5. Periode V (590 H/1104 M-656 h/1250 M), masa kebebasan dari pengaruh Dinasti lain.
Daulah
Abbasiyah mencapai puncak keemasan dan kejayaannya pada periode I.
Para khalifah pada masa periode I dikenal sebagai tokoh yang kuat, pusat
kekuasaan politik, dan agama sekaligus. Popularitas Daulah Abbasiyah
mencapai puncaknya pada masa khalifah Harun Al-Rasyid (786-809 M) dan
putranya Al-Ma'mun (813-833 M). Kekayaan yang dimiliki khalifah harun
al-rasyid dan puteranya Al-Ma'mun digunakan untuk kepentingan sosial
seperti, lembaga pendidikan, kesehatan, rumah sakit, pendidikan ilmu
pengetahuan, dan kebudayaan serta kesusastraan berada pada zaman
keemasan. Al-Ma'mun khalifah yang cinta kepada ilmu, dan banyak
mendirikan sekolah.
Tidak
hanya mencakup kepentingan sosial saja, masa ini juga masa kejayaan
umat islam sebagai pusat dunia dalam berbagai aspek peradaban. Kemajuan
itu hampir mencakup semua aspek kehidupan, seperti :
a. Administratif pemerintahan dengan biro-bironya;
b. Sistem organisasi militer;
c. Administrasi wilayah pemerintahan;
d. Pertanian, perdagangan, dan industri;
e. Islamisasi pemerintahan;
f. Kajian
dalam bidang kedokteran, astronomi, matematika, geografi,
historiografi, filsafat islam, teologi, hukum (fiqh), dan etika islam,
sastra, seni, dan penerjemahan;
g. Pendidikan,
kesenian, arsitektur, meliputi pendidikan dasar (kuttab), menengah,
dan perguruan tinggi; perpustakaan dan toko buku, media tulis, seni
rupa, seni musik, dan arsitek.
D. Tujuan Pendidikan Pada Masa Abbasiyah
Pada
masa Nabi masa khoilfah rasyidin dan umayah, tujuan pendidikan satu
saja, yaitu keagamaan semata. Mengajar dan belajar karena Allah dan
mengharap keridhoan-Nya. Namun pada masa abbasiyah tujuan pendidikan
itu telah bermacam-macam karena pengaruh masyarakat pada masa itu.

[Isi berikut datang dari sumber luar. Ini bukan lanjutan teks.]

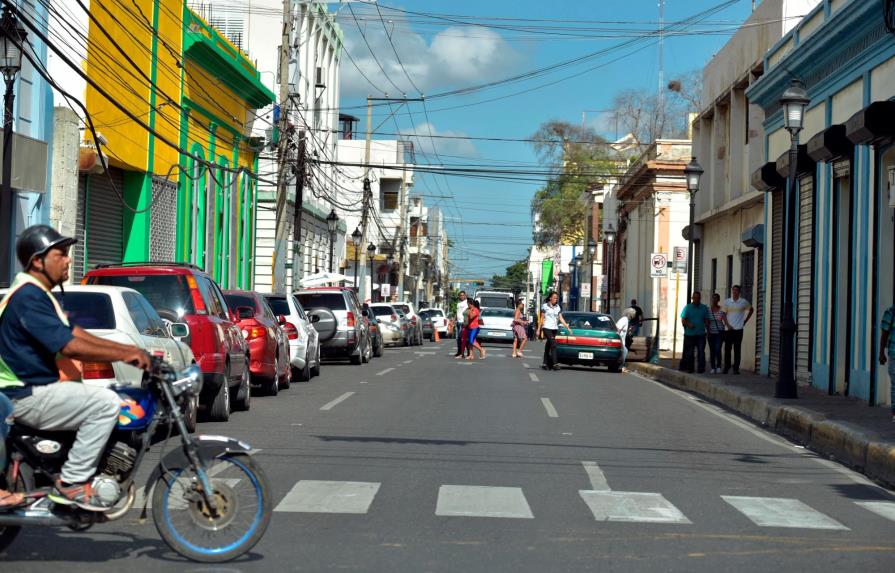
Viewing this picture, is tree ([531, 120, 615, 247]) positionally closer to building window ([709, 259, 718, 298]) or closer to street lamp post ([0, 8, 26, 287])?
building window ([709, 259, 718, 298])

Tujuan itu dapat disimpulkan sebagai berikut:
1. Tujuan Keagamaan Dan Akhlak
Sebagaiman
pada masa sebelumnya, anak-anak dididik dan diajar membaca atau
menghafal Al-Qur'an, ini merupakan suatu kewajiban dalam agama, supaya
mereka mengikut ajaran agama dan berakhlak menurut agama.
2. Tujuan Kemasyarakatan
Para
pemuda pada masa itu belajar dan menuntut ilmu supaya mereka dapat
mengubah dan memperbaiki masyarakat, dari masyarakat yang penuh dengan
kejahilan menjadi masyarakat yang bersinar ilmu pengetahuan, dari
masyarakat yang mundur menuju masyarakat yang maju dan makmur. Untuk
mencapai tujuan tersebut maka ilmu-ilmu yang diajarkan di Madrasah
bukan saja ilmu agama dan Bahasa Arab, bahkan juga diajarkan ilmu
duniawi yang berfaedah untuk kemajuan masyarakat.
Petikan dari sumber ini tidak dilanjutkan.